How to Use Secrets in Kubernetes Applications

In this blog post, you will learn how to use Secrets in Kubernetes applications. In Kubernetes, managing configuration data and sensitive information securely is crucial for maintaining robust and scalable applications. Kubernetes provides two primary resources for this purpose: Secrets and ConfigMaps. Understanding how to effectively create, use, and manage these resources is essential for Kubernetes administrators and developers.

Introduction to Secrets and ConfigMaps in Kubernetes

Secrets and ConfigMaps in Kubernetes provides a way to manage and store configuration data and sensitive information such as passwords for Kubernetes applications. But what are they exactly?

What are Secrets in Kubernetes?

In Kubernetes, Secrets are objects that are used to store sensitive information such as passwords, OAuth tokens, keys, TLS certificates and any other sensitive data required by applications thus reducing the risk of accidental exposure. They are stored as Base64-encoded strings by default.

While Kubernetes Secrets provide a convenient way to manage sensitive information within your cluster, they are not fully secure against potential threats. First of all, they are not encrypted by default and thus, anyone with API access, or access to etcd cluster can access, view or modify the secrets. Best practices include limiting access to Secrets through RBAC, rotating them regularly, and using additional encryption or external secret management tools where needed for enhanced security.

What are ConfigMaps in Kubernetes?

On the other hand, ConfigMaps are Kubernetes API objects that are used store and manage non-sensitive configuration data in key-value pairs. ConfigMaps provides a way to decouple configuration artifacts from the application code thus making containerized applications portable.

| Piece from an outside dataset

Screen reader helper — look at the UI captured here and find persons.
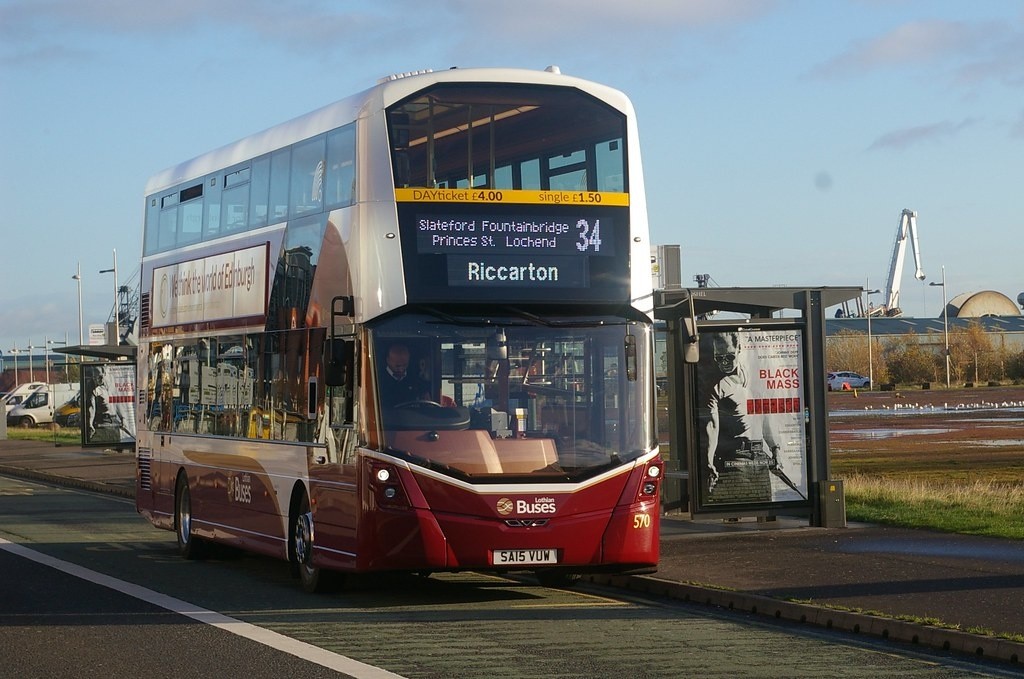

ConfigMaps are often used to store configuration parameters such as:

1. Environment variables: You can inject ConfigMap data into a container as environment variables, which allows you to configure how the application behaves without changing its container image.
2. Configuration files: ConfigMaps can also be mounted as volumes into containers, allowing applications to read configuration files directly from the volume.
3. Command Line arguments: ConfigMaps can also store command-line arguments that can be passed to containers in Kubernetes. This is particularly useful when applications need to start with specific runtime options or flags.

ConfigMaps are useful when you want to:

• Centralize configuration: Instead of embedding configuration directly into application code, container images or Kubernetes manifests, ConfigMaps provide a centralized way to manage configuration data.
• Override configuration: You can update ConfigMaps independently of the application code, which makes it easier to change configurations without rebuilding or redeploying the containers.

Read more on Step-by-Step Guide to Using ConfigMaps in Kubernetes

The table below gives a summary of the difference between ConfigMaps and Secrets in Kubernetes;

Aspect	Secrets	ConfigMaps
Security	Intended for storing sensitive information.	Stores non-sensitive configuration data.
Data Format	Stores data as Base64-encoded strings (not encrypted by default).	Stores data as plain text as key-value pairs.
Use Case	Used for sensitive credentials and secure information.	Used for general configuration settings.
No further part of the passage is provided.